The text analyzation program I made is a simple convertor of data. The sentiment model used for text analysis is based on a pre-trained model provided by ml5.js. It is trained to score a paragraph of text and produce a number between the range of 0 to 1, reflecting emotion from negative to positive. The neuron net utilized in the ReRites project is a much-complicated system with models that run based on very sophisticated logic, but essentially share a similar core idea with the most simple machine learning units. Though different levels of text data processing methods are used, which decide how “smart” the machine could be, machine learning units created to understand human language follow the same pattern while trying to imitate human creation. The algorithm looks for a pattern in data sets of source texts to deconstruct the components of a piece of true human writings and looks for the optimal solution by combining words that gives the best feedback. If we see the structure of human literature as a tree that starts from one point and spreads out, A.I. literature will be a million strains gathered to one point. There is an essential difference between the way a machine writes and the way a human does.
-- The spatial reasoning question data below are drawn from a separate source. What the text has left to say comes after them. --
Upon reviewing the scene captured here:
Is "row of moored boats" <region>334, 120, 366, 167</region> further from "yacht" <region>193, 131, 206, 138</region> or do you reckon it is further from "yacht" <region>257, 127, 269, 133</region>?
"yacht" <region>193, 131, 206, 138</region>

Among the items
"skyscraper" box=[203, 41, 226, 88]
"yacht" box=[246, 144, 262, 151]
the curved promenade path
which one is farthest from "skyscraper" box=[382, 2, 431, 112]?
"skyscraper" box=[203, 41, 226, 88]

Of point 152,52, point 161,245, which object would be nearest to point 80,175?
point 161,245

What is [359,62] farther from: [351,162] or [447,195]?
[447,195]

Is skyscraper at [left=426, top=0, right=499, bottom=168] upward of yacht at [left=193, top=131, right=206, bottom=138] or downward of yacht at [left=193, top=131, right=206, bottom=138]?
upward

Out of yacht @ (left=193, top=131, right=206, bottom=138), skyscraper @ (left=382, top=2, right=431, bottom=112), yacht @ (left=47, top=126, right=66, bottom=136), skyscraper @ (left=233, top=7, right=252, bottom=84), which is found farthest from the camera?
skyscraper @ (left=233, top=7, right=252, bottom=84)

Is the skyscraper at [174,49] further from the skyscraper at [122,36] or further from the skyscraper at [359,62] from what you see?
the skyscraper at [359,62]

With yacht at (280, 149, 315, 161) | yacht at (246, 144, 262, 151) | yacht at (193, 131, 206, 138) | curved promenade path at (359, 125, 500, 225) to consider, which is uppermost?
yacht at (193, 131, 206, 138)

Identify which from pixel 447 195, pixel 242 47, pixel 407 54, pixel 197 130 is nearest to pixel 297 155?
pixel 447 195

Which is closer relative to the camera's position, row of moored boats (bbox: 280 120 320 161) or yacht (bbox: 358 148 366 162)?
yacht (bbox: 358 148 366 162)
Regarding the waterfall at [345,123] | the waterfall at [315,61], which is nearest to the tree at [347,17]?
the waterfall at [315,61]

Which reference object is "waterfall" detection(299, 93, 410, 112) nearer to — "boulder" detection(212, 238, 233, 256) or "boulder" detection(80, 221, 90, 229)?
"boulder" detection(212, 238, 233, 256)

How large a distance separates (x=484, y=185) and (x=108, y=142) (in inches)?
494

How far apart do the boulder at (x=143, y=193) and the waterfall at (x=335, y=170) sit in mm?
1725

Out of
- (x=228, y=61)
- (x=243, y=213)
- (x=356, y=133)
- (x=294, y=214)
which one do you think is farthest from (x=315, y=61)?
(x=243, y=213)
Through observing the poems created by A.I. and comparing them to poems written by humans, I created the chart below. The list on the left is a series of words that reflect approaches and ideas used by machines while creating poems, while the other list is pointing out corresponding features in human poetry traditions. Words in the second list are not necessarily the opposite of their corresponding words in the first list. Words in the same row sometimes share the same origin or motivation, sometimes presenting different methods used to achieve the same goal.


The raw output section in Jhave’s ReRites has shown us that the A.I. poetry generated without human editing is nothing like a conventional poem. Though they seem to follow the logic, sometimes even containing certain forms of narrative, they are yet just compiled words selected based on a binary standard. We can say that these raw outputs are not as good as human writings because the machine hasn't yet fully understood what poetry is, that there are too many factors to be considered in order to recreate a human consciousness. But on a deeper level, the essentially different approach could also be a reason that A.I. cannot and might never be able to write like a human.

The human experience is a very critical component of the process of generating poetics. Factors that we believe are what make a good poem, such as metaphor, imagery, association, and self-reflection exist relying on the present of experience as a physical body. In a poem of traditional meaning, the poet will construct words and sentences around his or her personal experience to send a coded message to readers and have the readers decode the message with their own experience of their life. When the poet's intention of expression matches with others’ experience, merged and resonated to a certain extent, poetics exist. On the other hand, machines certainly will not have experience of their own for they have never lived through life like a human, but that doesn't mean it is impossible for machines to learn about the human experience. Though such technology doesn't seem to exist yet, theoretically, it is possible for the machine to study human narratives and extract a collective experience of all humans and use it as a pattern to construct a narrative around it. With the same mechanism, machines could also find out a general equation of association made when human readers read.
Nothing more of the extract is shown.